» STATED EXERCISE:
Change every "nearer" in the rows below to "closer" and leave everything else as it is. Do not include the pictures in your answer.

» Rows on spatial positioning:
------------------------------------------------------------

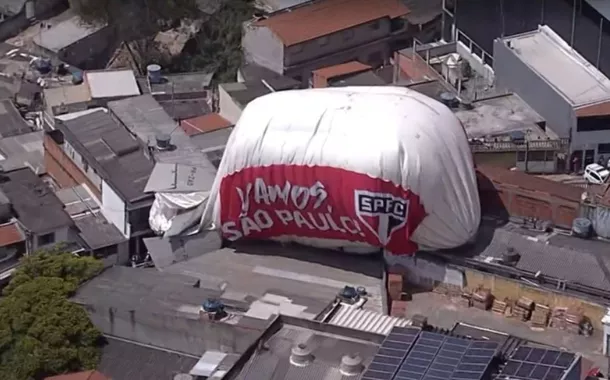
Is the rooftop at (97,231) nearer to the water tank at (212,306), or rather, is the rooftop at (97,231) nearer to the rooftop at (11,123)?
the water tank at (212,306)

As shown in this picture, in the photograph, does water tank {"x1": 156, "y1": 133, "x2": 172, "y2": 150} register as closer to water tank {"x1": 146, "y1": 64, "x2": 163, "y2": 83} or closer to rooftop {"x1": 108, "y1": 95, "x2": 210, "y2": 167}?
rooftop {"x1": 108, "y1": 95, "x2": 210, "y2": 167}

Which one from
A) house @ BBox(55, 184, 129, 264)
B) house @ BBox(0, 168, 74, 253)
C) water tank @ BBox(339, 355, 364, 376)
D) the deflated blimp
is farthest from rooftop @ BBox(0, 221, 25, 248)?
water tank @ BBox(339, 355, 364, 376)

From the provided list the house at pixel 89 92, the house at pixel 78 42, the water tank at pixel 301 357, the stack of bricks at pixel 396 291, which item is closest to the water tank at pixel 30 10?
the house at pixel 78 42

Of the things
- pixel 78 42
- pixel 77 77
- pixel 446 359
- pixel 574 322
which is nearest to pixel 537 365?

------------------------------------------------------------

» FULL SOLUTION:
Is the rooftop at (97,231) closer to the water tank at (212,306), or rather, is the rooftop at (97,231) closer to the rooftop at (11,123)?
the water tank at (212,306)

As shown in this picture, in the photograph, does water tank {"x1": 156, "y1": 133, "x2": 172, "y2": 150} register as closer to water tank {"x1": 146, "y1": 64, "x2": 163, "y2": 83} or closer to rooftop {"x1": 108, "y1": 95, "x2": 210, "y2": 167}?
rooftop {"x1": 108, "y1": 95, "x2": 210, "y2": 167}

Which one from
A) house @ BBox(55, 184, 129, 264)
B) house @ BBox(0, 168, 74, 253)
C) water tank @ BBox(339, 355, 364, 376)
D) the deflated blimp
is farthest from rooftop @ BBox(0, 221, 25, 248)?
water tank @ BBox(339, 355, 364, 376)

From the provided list the house at pixel 89 92, the house at pixel 78 42, the water tank at pixel 301 357, the stack of bricks at pixel 396 291, which item is closest to the water tank at pixel 30 10?
the house at pixel 78 42

Of the things
- pixel 78 42
- pixel 77 77
- pixel 446 359
- pixel 574 322
which is nearest to pixel 537 365?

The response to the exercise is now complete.